“God's World”
O world, I cannot hold thee close enough!
Thy roaches and thy prickly pears!
Thy rattle snakes, thy grizzly bears!
Thy mustard gas, thine homophobes!
Thine AIDS, thy germs, thy rap, the robes
Around thy white supremacists!
World, world! J. Edgar Hoover's lists!
Long have I known the horrors that appall,
But never knew I this:
The deadly nightshade's kiss,
Which sounds like something out of Johnny Keats
Whom critics mock, tuberculosis eats;
My soul – well, I don't have a soul – the fall
Comes just before the winter. That is all.
(with no apologies to Edna St. Vincent Millay)
11-24-10
Awake Too Soon
Head above the water -
Echos of Millay -
Fanciful conceit -
Like the ocean spray -
Gentle loving verses -
Written with a pen -
Like the colored stones
In a diadem -
Detoured from my route
By Keats at 21 -
Music and sensation -
And nothing can be done -
Thinking it was Byron -
Hoping it was Keats -
Rather it's Millay -
A plethora of sweets -
Found her on the shelf -
A modicum of dust -
Printer's ink and beauty -
Instinctively I trust -
9-28-13
Inequity
Putting poems in a folder,
Freddy hit the middle.
I wasn't mad.
I moved him off.
And then he jumped again.
I moved him off. And then I thought
Had the cat been Kitty,
I'd have raged. And then I thought
When god is done with killing,
Does he touch the futile brains
Of eager poetasters
And make them think
They're geniuses – like Keats?
9-28-13
Twenty Minutes In Denny's
A desperate day! A depressing day!
George is distant and reserved.
Nothing but an hour of Bach
To recommend to god.
I'm in Denny's – a magical place
For writing poesy.
The gems that shied from dawn to dusk
Glimmer slightly now.
Millay has nothing still to dread
For the laurel on her brow.
When she nods it won't fall off
For what I'm writing now.
9-28-13
Expired
I've been dead since 75
Despite the sense I am alive.
Wrote three books of verse that soar,
The last in 1984.
Vestiges, a broken spell
Keep me writing, but not well.
I perceive a passe glint
Of talent peeping through the print.
And many songs – none between -
Come daily from this old machine.
9-28-13
Love
All the men I loved who would have loved me
If I weren't incapable of love.
The feeling's there.
I don't know how to show it.
Pretty men, intelligent,
Who sit for Bach and Haydn.
I'm with one now.
He isn't fond of Haydn,
Sleeps through Bach
And has a yen for women.
I don't care.
I could be friends with him
If I knew how.
It's tragic and I laugh.
9-28-13
Playing Bach
When I play Bach, and I know that he wants
To listen to one of his own,
I feel such discomfort, it seems that the Bach
Is boring and shallow and slight.
When I surrender the Bach I feel better,
Despite what he plays in its stead.
But when he is gone, the room becomes rich
And redolent with Bach.
9-28-13
Lies
Lies! I never thought of them
As other than absurd,
The sweetest lies this troglodyte
And poet ever heard.
Poet? Well, a poetaster.
Really not the same.
All of it intended and
Sincere.
So not a game.
Not a prince. So not a tumbril.
Just a common cart.
My only aim since youth – to be
Another Larry Hart.
Brilliant rhymes! Clever rhymes!
With sentiment and wit.
Tumbled into Keats and that
Was quite the end of it.
That's not to say that otherwise
There could have been a way.
I never had his talent.
I'm discovering Millay.
Will that divert the tide into
A different direction?
It's doubtful. But she's beautiful,
As even Keats was not.
9-28-13
Thank you, daddy
Smugly he had taken us to supper.
Coming home, the parrots all said “thank you”.

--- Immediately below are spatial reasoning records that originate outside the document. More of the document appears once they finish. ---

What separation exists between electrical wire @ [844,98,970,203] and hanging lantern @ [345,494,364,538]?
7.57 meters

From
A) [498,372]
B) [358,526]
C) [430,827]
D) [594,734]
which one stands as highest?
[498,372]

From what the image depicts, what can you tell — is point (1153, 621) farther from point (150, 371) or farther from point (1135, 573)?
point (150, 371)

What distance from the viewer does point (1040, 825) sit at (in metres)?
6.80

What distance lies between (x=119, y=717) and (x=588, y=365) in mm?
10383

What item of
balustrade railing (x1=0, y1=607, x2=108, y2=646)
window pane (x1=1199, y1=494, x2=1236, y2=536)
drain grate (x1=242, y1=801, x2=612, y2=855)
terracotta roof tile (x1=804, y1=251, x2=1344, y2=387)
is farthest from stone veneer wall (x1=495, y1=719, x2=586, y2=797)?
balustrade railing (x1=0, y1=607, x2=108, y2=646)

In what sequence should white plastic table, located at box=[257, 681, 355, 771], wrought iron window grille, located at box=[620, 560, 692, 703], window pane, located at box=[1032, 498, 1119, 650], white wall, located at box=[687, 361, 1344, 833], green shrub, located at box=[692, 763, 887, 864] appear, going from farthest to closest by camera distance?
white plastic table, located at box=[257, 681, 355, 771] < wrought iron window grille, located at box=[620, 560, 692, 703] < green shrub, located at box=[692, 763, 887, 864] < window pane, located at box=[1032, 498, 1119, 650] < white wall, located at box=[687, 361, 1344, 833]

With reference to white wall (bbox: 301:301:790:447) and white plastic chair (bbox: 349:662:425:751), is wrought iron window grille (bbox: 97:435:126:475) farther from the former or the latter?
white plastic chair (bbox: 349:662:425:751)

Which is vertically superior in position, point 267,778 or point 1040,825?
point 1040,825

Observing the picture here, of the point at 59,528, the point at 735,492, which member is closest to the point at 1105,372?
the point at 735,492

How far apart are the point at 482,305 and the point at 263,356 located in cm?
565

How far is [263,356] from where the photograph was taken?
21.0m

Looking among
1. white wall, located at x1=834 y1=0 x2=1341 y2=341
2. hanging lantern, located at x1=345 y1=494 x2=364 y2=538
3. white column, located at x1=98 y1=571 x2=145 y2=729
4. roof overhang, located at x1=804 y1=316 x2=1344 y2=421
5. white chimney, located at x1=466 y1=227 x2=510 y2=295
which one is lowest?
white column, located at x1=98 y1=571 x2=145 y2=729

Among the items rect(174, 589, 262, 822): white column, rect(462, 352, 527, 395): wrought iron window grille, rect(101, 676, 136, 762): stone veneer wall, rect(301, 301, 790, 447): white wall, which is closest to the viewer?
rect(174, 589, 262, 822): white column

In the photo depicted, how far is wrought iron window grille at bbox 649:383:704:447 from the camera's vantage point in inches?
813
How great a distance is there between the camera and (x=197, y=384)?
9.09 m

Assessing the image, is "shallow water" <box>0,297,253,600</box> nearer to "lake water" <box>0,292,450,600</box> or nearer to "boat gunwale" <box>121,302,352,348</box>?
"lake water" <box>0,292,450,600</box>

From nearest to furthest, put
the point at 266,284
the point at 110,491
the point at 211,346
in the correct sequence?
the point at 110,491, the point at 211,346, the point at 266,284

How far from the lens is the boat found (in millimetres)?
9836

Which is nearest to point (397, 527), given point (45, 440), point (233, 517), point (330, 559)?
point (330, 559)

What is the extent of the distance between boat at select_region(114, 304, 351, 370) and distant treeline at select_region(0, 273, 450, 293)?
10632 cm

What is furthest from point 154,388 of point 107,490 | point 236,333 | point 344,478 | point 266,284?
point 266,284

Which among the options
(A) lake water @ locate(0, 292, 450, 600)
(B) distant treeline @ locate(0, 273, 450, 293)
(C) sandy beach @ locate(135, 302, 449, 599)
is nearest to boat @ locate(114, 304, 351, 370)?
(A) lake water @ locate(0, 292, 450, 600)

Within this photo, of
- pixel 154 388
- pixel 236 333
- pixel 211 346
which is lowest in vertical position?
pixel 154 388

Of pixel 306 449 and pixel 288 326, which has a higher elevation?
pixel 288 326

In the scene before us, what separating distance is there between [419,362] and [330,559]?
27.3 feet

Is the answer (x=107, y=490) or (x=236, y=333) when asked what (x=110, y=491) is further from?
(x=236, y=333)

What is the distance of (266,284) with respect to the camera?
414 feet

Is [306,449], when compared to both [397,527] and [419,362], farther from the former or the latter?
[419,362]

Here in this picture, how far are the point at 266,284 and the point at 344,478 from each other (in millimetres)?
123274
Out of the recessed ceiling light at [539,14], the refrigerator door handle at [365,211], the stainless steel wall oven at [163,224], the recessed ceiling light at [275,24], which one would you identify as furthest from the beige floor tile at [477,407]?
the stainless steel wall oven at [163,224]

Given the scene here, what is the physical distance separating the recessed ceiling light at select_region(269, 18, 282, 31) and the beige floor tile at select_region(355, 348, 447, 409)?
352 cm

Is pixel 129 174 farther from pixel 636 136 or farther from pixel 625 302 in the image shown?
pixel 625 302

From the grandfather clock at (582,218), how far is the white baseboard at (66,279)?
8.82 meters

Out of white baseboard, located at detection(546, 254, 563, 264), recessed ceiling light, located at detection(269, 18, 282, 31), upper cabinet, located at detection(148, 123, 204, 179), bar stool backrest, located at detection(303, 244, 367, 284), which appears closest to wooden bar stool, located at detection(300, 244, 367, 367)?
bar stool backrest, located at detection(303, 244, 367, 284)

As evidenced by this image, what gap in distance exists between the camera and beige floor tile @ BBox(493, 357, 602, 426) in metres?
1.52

I did not. I would not join the group.
I wanted him to know I was sincere,
Not by rote pronouncing what was right,
But showing gratitude alone together.
He turned and leaned across the seat and said,
“Jimmy isn't thankful.” To the grave
He never knew what had been in my mind.
One fact I can be absolutely sure of.
He never knew because I never told him.